因みにプレイヤーキャラクターを抱える事は誰にでも出来るが、そこから運ぶとなると積載量に加算されて、大抵は一歩も身動きが取れなくなる。
エマが軽装備とはいえ、シンを軽々持ち歩けるのは、彼女が最近発見されたEX職業の〈運び屋〉をメインに設定しているからだ。
〈運び屋〉とは、文字通り物を運ぶ職業。
シノ達が〈魔竜王〉の信仰者の拠点をいくつか攻め落とす際に、ミスをして〈スタン〉等で戦闘不能になった者を避難させるのに活躍した事から、今回のレイドバトルでも起用する事になったらしい。
「大鎌スキルの突進横薙ぎが来るぞ! 全員回避!」
大きく振り被った大鎌が、横に一閃される。
姿勢を低くして回避する者達が多い中で、シンを抱えたエマは素早いバックステップで紙一重で躱して見せる。

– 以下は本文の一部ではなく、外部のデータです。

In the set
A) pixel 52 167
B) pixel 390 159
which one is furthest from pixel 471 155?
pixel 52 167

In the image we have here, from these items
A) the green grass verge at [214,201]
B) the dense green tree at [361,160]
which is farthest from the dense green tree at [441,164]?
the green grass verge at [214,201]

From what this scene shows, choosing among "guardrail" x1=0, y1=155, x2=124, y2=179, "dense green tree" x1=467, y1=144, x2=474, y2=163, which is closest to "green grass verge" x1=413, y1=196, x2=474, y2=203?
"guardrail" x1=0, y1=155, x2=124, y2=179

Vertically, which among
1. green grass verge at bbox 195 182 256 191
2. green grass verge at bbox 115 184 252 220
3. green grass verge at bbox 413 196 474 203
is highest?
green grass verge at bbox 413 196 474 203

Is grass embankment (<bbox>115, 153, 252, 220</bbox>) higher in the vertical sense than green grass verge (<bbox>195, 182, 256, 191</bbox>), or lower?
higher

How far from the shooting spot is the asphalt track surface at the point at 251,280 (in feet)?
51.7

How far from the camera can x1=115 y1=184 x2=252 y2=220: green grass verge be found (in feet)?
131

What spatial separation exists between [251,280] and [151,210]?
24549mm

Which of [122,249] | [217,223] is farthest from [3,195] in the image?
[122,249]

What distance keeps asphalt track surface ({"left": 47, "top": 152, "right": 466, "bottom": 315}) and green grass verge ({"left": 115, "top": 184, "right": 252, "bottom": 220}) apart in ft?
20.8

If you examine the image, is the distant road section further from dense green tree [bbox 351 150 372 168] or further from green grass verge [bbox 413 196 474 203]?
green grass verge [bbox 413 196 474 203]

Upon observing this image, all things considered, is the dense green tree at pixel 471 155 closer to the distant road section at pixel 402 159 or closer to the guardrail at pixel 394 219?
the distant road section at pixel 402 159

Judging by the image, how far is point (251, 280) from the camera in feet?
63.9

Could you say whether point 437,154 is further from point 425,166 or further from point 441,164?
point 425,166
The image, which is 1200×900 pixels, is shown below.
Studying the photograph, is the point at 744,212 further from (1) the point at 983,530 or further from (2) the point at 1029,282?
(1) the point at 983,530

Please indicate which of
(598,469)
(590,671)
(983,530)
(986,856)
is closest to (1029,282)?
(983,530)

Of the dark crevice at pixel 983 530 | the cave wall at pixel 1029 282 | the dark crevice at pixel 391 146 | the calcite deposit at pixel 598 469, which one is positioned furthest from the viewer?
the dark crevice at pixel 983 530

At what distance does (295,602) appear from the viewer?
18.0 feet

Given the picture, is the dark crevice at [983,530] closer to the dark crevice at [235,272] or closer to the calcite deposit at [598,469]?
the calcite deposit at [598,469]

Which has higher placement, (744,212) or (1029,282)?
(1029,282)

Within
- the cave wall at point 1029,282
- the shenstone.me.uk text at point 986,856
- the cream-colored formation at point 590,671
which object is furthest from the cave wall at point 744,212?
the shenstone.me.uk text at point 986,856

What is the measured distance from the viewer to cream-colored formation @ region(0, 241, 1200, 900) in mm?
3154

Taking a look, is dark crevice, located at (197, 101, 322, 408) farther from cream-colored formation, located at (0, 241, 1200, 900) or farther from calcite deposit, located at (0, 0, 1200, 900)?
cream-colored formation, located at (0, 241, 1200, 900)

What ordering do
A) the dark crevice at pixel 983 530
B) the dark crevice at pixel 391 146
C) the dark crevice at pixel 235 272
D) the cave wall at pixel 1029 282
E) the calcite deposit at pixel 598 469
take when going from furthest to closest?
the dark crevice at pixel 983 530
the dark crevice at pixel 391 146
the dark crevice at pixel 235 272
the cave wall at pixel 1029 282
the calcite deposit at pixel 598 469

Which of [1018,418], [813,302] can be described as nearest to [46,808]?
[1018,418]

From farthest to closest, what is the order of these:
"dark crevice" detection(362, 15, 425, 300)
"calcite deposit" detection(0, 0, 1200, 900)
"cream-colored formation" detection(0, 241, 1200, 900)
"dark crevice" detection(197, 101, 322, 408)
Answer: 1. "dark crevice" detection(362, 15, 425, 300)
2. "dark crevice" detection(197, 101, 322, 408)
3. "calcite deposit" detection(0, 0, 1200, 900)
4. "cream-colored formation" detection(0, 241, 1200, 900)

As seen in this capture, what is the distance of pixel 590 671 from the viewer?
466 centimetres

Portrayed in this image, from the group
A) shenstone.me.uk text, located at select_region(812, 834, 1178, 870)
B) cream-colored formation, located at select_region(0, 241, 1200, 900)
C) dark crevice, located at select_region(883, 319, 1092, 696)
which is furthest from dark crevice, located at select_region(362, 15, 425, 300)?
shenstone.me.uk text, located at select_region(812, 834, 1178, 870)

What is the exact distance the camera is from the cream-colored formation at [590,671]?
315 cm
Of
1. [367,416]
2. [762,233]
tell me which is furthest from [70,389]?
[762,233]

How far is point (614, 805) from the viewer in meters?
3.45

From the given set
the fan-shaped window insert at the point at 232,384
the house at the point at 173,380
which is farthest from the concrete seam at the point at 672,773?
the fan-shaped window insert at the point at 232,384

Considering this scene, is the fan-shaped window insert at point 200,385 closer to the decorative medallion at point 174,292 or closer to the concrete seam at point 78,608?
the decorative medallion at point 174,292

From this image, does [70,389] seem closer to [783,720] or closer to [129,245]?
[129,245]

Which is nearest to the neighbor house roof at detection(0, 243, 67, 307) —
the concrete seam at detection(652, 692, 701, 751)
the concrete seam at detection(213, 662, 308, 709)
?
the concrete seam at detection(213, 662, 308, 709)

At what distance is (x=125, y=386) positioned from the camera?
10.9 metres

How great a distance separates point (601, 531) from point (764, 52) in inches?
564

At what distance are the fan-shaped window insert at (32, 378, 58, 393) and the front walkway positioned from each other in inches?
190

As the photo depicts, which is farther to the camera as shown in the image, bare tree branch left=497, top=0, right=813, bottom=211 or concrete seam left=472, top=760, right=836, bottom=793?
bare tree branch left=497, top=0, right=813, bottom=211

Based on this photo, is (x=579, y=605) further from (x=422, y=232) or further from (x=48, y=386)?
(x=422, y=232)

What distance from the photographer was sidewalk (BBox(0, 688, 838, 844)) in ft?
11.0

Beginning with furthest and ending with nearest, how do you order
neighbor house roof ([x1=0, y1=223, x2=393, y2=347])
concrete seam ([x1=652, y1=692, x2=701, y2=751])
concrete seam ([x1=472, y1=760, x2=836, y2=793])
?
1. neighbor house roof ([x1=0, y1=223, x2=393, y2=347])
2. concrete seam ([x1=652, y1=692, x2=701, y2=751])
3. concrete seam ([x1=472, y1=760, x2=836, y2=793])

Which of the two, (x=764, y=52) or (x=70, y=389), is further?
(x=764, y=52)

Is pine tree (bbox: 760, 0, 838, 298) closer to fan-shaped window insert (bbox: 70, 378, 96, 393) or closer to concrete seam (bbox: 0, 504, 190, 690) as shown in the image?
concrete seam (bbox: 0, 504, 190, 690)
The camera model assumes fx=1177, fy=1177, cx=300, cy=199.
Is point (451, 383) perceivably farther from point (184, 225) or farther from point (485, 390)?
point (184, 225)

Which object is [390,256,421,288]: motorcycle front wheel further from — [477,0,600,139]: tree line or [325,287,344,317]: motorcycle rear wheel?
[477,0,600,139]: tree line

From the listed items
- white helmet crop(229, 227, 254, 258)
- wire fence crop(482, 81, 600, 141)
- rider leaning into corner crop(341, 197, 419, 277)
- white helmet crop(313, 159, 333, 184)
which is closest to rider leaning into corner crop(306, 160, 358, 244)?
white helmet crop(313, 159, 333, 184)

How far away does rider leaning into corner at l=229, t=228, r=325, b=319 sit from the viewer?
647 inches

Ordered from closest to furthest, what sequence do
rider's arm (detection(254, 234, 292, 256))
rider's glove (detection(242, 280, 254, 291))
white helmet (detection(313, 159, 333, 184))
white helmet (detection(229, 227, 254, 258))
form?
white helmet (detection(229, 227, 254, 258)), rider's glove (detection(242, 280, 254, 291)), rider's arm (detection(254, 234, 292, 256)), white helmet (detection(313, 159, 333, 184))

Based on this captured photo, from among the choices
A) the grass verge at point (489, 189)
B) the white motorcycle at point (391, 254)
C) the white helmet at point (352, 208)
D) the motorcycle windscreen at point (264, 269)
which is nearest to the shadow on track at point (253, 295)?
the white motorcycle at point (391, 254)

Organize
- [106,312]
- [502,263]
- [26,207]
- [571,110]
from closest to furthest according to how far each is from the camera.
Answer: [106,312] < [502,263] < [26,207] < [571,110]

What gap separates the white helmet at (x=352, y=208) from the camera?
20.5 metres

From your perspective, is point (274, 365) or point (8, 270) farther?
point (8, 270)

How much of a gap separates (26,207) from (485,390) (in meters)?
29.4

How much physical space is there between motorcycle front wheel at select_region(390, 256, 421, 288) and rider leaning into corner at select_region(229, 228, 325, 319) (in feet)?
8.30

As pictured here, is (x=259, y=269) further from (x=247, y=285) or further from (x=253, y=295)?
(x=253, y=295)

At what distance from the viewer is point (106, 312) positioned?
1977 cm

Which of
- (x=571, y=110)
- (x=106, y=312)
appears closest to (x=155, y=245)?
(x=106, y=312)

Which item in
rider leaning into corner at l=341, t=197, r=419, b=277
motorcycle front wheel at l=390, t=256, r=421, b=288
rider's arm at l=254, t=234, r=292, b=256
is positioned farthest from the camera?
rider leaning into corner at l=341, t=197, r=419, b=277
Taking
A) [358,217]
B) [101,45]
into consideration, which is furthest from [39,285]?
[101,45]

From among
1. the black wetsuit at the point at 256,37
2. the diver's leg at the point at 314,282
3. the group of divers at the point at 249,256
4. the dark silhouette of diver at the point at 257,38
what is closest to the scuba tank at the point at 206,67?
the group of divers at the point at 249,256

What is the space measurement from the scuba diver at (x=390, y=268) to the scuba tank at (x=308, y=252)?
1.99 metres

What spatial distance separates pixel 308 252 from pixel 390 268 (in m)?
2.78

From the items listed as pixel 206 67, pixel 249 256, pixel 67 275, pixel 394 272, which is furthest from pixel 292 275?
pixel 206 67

そんな中で、他の者と違い跳躍で回避していたソラは、空中を舞い青い光を刃から解き放つ。
「ハァッ!」
水平二連撃の〈アイス・デュアルネイルⅤ〉が、巨竜の脇腹を深く切り裂いた。
HPが1割ほど削れて、地面に着地すると地面を疾走するシノが腰に下げてる刀を抜刀。
神速の居合斬りが、ソラが切り裂いた反対側の脇腹に大きな線を刻み込む。
『グルァァァッ!』
一気にHPを2割削られた〈ベリアル〉は、それでも標的をシンから変えずに、今度は大きく空気を吸い込む動作をする。
アレはブレス攻撃の予備動作。
標的は勿論、動けないシンを抱えたエマだ。
ソラ達が慌ててディレイを試みようとするが、空気を吸い込む動作の次には、口を大きく開いて極大の炎を吐き出した。
「エマさん!」
「わかってるわん!」
走るエマは、真っ直ぐに一本の大きな大木の後ろに隠れる。
普通なら木とかは、炎のブレスを受ければ一発で燃え尽きてしまう上に、隠れた者も無事では済まない。
だが彼女が隠れた木は、普通の木ではない。
皆が見ている目の前で、木の後ろに逃げたエマとシンを、見えなくする程の炎が覆い隠す。
炎の勢いが弱まり、消失したその場には。
なんと、天敵である炎の直撃を受けた大木が、無傷でその場にあった。
「鬼に金棒、ドラゴンに炎の息吹。何もない空間でひたすらブレス攻撃されたら、オレ達もヤバかったけど、この庭園なら話は別だ」
ここに生えている大木や草や花は、マグマを養分にする〈リフラクトリィの花〉を〈風の精霊〉が品種改良したモノ達。
効果は全ての火属性を、完全に無効化する特性を持っている。
ソラは不敵な笑みを浮かべると、シンとエマが無傷な事に困惑する〈魔竜王〉に告げた。